Pinkie Pie si è aggiudicato un premio di 60mila dollari per avere individuato una vulnerabilità critica del browser di Google. È la sua seconda vittoria in un anno. I programmatori di Mountain View hanno pubblicato la patch a tempo di record: si tratta della versione 22.0.1229.94 già in circolazione per tutti i sistemi Pc e Mac.

Un hacker ha intascato 60mila dollari per avere individuato una grave vulnerabilità di Chrome durante il concorso "Pwnium hacking" tenutosi questa settimana nell'ambito della conferenza sulla sicurezza Hack In The Box. "Pinkie Pie", questo il nick name del bravo programmatore, ha messo a punto un exploit che sfrutta il processo di rendering e si serve allo stesso tempo di un bug nella comunicazione fra i processi attivi del browser per bucare la sicurezza ed eseguire del codice.

I programmatori ufficiali di Google si sono messi subito al lavoro per risolvere la vulnerabilità e hanno pubblicato la patch a tempo di record: si tratta della versione 22.0.1229.94 già in circolazione per tutti i sistemi PC e Mac. In cambio del lavoro, che è stato definito da Jason Kersey, program manager di Chrome, "una bella opera d'arte", l'hacker ha portato a casa il secondo ricco bottino dell'anno.

Le imprese di questo ragazzo infatti non sono nuove né alle cronache né tanto meno a Google, che gli aveva dovuto staccare un assegno dello stesso importo anche al Pwn2Own 2012, dove aveva dovuto scovare ben sei vulnerabilità differenti per superare la sandbox di Chrome e aggiudicarsi il premio.

A quanto pare fare l'hacker sta diventando un'attività sempre più remunerativa, e lo dimostrano gli investimenti sempre maggiori da parte di Google e dei concorrenti, che pur di garantire la sicurezza degli utenti sponsorizzano ricche manifestazioni: al Pwnium erano in palio in tutto 2 milioni di dollari.

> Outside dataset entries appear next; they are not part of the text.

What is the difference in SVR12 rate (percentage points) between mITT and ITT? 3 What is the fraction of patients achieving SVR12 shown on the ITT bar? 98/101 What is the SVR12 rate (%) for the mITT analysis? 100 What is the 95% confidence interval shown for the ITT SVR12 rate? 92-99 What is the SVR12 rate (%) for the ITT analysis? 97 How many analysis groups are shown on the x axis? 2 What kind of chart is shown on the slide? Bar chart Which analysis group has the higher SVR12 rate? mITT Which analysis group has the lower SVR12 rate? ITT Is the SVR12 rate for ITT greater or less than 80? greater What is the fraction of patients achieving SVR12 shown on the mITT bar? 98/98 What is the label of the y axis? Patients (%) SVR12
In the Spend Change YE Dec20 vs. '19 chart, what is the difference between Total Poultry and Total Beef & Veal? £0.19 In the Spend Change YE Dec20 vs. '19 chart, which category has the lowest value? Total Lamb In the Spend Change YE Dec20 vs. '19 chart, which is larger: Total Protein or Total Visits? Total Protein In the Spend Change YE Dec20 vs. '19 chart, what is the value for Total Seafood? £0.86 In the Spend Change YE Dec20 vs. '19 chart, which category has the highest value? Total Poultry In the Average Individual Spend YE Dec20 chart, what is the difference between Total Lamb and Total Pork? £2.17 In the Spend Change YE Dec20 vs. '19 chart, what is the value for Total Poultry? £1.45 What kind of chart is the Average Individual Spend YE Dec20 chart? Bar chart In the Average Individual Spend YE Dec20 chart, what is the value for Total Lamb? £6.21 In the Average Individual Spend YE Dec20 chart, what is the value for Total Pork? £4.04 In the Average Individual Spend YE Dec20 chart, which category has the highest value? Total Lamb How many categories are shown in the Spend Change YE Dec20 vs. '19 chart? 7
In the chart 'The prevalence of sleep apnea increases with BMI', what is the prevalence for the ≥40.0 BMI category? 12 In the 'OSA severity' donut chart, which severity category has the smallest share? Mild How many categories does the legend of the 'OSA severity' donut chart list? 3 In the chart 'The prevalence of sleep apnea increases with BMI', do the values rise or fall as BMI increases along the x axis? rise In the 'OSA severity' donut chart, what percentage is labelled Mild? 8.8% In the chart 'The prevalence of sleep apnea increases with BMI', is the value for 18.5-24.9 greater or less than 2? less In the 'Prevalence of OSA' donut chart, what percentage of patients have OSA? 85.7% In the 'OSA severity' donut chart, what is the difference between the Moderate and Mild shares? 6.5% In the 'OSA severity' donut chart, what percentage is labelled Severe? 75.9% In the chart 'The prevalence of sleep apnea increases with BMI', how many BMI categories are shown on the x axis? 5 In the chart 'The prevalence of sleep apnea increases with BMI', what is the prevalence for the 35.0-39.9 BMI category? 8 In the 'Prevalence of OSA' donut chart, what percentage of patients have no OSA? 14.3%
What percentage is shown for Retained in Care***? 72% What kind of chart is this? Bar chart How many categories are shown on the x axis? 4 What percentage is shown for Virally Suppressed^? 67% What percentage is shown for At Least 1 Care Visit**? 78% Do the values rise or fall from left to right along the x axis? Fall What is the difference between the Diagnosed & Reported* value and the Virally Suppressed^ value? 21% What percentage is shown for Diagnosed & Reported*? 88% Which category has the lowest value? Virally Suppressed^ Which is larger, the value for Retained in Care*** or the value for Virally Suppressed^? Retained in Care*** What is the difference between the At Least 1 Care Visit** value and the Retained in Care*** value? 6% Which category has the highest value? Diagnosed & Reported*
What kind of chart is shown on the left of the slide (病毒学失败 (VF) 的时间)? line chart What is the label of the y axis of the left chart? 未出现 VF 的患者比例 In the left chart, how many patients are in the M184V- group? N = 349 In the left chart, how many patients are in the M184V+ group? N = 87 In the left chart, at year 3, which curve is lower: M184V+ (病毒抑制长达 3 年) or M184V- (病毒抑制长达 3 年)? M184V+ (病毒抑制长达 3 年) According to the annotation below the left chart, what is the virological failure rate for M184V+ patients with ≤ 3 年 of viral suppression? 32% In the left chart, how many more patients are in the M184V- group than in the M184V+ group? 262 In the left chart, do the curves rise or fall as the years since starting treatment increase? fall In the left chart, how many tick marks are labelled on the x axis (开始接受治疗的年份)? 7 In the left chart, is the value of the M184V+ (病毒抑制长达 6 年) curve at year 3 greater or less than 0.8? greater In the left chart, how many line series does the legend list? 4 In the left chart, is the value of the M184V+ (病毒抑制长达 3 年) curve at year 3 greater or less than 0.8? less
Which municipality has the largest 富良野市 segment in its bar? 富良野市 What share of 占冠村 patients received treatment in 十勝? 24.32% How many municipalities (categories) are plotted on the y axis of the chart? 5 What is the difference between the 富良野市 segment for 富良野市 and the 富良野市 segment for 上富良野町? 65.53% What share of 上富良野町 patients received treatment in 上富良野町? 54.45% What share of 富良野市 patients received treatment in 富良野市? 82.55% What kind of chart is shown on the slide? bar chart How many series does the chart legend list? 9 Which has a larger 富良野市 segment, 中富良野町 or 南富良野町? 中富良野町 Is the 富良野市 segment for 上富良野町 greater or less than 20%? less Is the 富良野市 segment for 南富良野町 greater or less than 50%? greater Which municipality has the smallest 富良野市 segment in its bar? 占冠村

Il punto è che i bug ci sono, ma sono sempre più difficili da trovare e ci vuole molto tempo per individuarli. In un concorso come quelli citati si sfidano le menti più brillanti e così si ottengono risultati immediati con costi comunque inferiori a quelli che si sarebbero dovuti affrontare per stipendiare personale altrettanto abile.